Apesar disso, Júlia Braga mantém o otimismo. A razão é a política fiscal do novo governo. “Os efeitos destas propostas mostram dinamização da economia, já que os recursos serão direcionados às pessoas de baixa renda, recompondo o orçamento de programas importantes, tanto sociais como para ciência, tecnologia e infraestrutura”, defende a professora. “Sem contar que esta política expansionista terá um impacto anticíclico em meio à recessão global que se avizinha”, completa. É por isso que, nos cálculos dela, o Brasil deve crescer mais do que o Focus projeta: algo em torno de 1,5%.

Já na perspectiva de Pina, da FecomercioSP, “a economia está começando o ano em desaceleração”. O assessor econômico observa que “no meio disso, não temos mais as condições de manter a geração de emprego no mesmo ritmo, assim como o fôlego do consumo.
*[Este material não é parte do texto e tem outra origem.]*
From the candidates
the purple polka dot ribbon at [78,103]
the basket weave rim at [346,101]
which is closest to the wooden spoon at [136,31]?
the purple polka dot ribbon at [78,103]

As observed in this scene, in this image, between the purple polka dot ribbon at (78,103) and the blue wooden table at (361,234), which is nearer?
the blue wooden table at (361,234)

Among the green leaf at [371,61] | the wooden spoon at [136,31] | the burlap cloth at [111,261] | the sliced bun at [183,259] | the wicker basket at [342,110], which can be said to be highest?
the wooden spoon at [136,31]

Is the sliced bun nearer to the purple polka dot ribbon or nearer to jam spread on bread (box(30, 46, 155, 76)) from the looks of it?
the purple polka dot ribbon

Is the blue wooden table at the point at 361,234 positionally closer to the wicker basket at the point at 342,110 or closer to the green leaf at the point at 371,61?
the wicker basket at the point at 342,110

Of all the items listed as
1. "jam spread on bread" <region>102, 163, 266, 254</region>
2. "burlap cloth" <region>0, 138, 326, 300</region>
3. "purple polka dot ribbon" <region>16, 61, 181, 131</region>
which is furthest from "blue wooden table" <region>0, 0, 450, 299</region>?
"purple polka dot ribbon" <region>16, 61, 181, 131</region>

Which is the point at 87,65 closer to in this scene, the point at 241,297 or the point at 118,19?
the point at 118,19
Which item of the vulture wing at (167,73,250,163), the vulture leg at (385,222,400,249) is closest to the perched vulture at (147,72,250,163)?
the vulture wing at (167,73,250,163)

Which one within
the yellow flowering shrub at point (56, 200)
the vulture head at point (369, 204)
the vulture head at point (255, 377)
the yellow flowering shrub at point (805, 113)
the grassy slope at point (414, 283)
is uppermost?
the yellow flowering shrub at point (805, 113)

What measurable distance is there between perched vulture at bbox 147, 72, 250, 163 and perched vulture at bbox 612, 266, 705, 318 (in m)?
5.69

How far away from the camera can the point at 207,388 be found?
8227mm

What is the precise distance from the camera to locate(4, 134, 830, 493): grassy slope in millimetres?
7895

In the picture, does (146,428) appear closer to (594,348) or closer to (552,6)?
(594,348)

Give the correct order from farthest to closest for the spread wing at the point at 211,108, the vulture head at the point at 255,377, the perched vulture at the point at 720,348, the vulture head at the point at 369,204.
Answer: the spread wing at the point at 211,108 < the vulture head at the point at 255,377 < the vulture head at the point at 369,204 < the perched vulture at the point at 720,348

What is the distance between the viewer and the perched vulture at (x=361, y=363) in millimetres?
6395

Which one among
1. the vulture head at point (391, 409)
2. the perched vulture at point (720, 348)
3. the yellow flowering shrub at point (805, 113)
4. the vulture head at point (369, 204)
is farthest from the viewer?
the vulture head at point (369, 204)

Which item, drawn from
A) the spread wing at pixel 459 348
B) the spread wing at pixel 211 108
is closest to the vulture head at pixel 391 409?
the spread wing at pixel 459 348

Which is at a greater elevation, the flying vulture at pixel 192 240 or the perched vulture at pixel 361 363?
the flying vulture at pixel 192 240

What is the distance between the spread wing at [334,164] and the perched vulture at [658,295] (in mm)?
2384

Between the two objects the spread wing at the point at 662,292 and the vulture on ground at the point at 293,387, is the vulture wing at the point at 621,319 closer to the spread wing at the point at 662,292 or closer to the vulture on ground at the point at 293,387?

Além disso, ainda não sabemos quais serão os efeitos das políticas macroeconômicas do novo governo”. De acordo com Pina, este é um fator determinante nos prognósticos, uma vez que muitas empresas estão aguardando as primeiras decisões da equipe do ministro da Economia, Fernando Haddad, para tomar decisões mais estruturais. “Os negócios estão em compasso de espera, após tentativa de antecipar todas as incertezas nas vendas do fim de 2022. No entanto, não estão otimistas, porque sabem que os desafios não se resolverão do dia para a noite”, acrescenta.

“Os negócios estão em compasso de espera, após tentativa de antecipar todas as incertezas nas vendas do fim de 2022. No entanto, não estão otimistas, porque sabem que os desafios não se resolverão do dia para a noite.” Fábio Pina, assessor econômico da FecomercioSP

Custo de vida

Um obstáculo a menos neste panorama, a inflação, é notado por Paulo Gala, economista-chefe do Banco Master e professor da Fundação Getulio Vargas de São Paulo (FGV-SP). “Os movimentos que causaram o grande aumento de preços entre 2021 e 2022 estão se exaurindo e não devem provocar um novo cenário inflacionário neste ano”, afirma ele, que cita o aumento do preço do petróleo, ocasionado pelo conflito no Leste Europeu, e as políticas macroeconômicas adotadas no Norte global durante a pandemia. “Além disso, estas decisões que contribuíram para a inflação mundial subir em 2021 viraram políticas de restrição que a farão cair agora”, ressalta.

Assim como Gala, outros economistas, como André Sacconato, consultor da FecomercioSP, apostam no interesse que o País tem atraído de investidores estrangeiros nos últimos meses, marcado pela sucessão presidencial e pelos indicadores positivos de diversos setores da economia, bem como todas as possibilidades que se abrem agora na cartela de negócios, com o selo ESG. “Eles fizeram as contas e perceberam que o Brasil está barato”, afirma Sacconato. “Sem contar que a alta da Bolsa brasileira está entre as maiores do mundo, assim como aconteceu com a nossa moeda.”

Diante de tudo isso, as perspectivas de Gala também são de que a inflação não apenas voltará para a meta (de, no máximo, 4,75%) como a balança comercial dará o tom de um galope mais firme da economia em 2023, apesar dos desafios vindos de fora – como as políticas do FED para conter a inflação, que podem desacelerar o contexto econômico global. De todo modo, conclui o professor da FGV, “é certo que, neste ano, haverá menor crescimento e inflação para a maioria dos países do mundo, assim como para o Brasil”.